Work with multiple mechanisms#

PyChemkin can facilitate multiple mechanisms in one project. However, only one chemistry set can be active at a time. This example shows how to use the activate() method to switch between multiple chemistry sets (mechanisms) in the same Python project. You can use this method to compare results from two different mechanisms, such as the base and reduced mechanisms.

Import PyChemkin packages and start the logger#

from pathlib import Path

import ansys.chemkin.core as ck  # Chemkin
from ansys.chemkin.core import Color
from ansys.chemkin.core.logger import logger

# check working directory
current_dir = str(Path.cwd())
logger.debug("working directory: " + current_dir)
# set verbose mode
ck.set_verbose(True)

Create the first chemistry set#

The first mechanism to load is the GRI 3.0 mechanism for methane combustion. This mechanism and its associated data files come with the standard Ansys Chemkin installation in the /reaction/data directory.

# set mechanism directory (the default Chemkin mechanism data directory)
data_dir = Path(ck.ansys_dir) / "reaction" / "data"
mechanism_dir = data_dir

# specify the mechanism input files
# including the full file path is recommended
chemfile = str(mechanism_dir / "grimech30_chem.inp")
thermfile = str(mechanism_dir / "grimech30_thermo.dat")
tranfile = str(mechanism_dir / "grimech30_transport.dat")
# create a chemistry set based on GRI 3.0
My1stMech = ck.Chemistry(chem=chemfile, therm=thermfile, tran=tranfile, label="GRI 3.0")

Preprocess the first chemistry set#

# preprocess the mechanism files
ierror = My1stMech.preprocess()
print()
if ierror != 0:
    # encountered error during preprocessing
    print(f"Preprocessing error encountered. Code = {ierror:d}.")
    print(f"See the summary file {My1stMech.summaryfile} for details.")
    exit()
else:
    # Display the basic mechanism information
    print(Color.GREEN + "Preprocessing succeeded.", end=Color.END)
    print("Mechanism information:")
    print(f"Number of elements = {My1stMech.mm:d}.")
    print(f"Number of gas species = {My1stMech.kk:d}.")
    print(f"Number of gas reactions = {My1stMech.ii_gas:d}.")

Set up a gas mixture#

Set up a gas mixture based on the species in this chemistry set. Create a gas mixture named mymixture1 based on the My1stMech chemistry set. The species mole fractions/ratios are given in the recipe format. The X property is used because the mole fractions are given.

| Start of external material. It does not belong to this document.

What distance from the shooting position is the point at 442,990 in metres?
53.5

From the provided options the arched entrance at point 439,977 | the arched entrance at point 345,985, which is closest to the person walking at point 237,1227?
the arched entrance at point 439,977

mymixture1 = ck.Mixture(My1stMech)
# set mixture temperature [K]
mymixture1.temperature = 1000.0
# set mixture pressure [dynes/cm2]
mymixture1.pressure = ck.P_ATM
# use the "X" property to specify the molar compositions of the mixture
mymixture1.x = [("CH4", 0.1), ("O2", 0.21), ("N2", 0.79)]

Perform an equilibrium calculation#

The equilibrium state is stored as a mixture named equil_mix1_hp. You can get the equilibrium temperature from the temperature property of this mixture. You can learn more about the PyChemkin equilibrium() method by either typing ck.help("equilibrium") at the Python prompt or uncommenting the following line.

# ck.help("equilibrium")

# find the constrained H-P equilibrium state of ``mymixture1``
equil_mix1_hp = ck.equilibrium(mymixture1, opt=5)
# print the equilibrium temperature
print(f"Equilibrium temperature of mymixture1: {equil_mix1_hp.temperature} [K]")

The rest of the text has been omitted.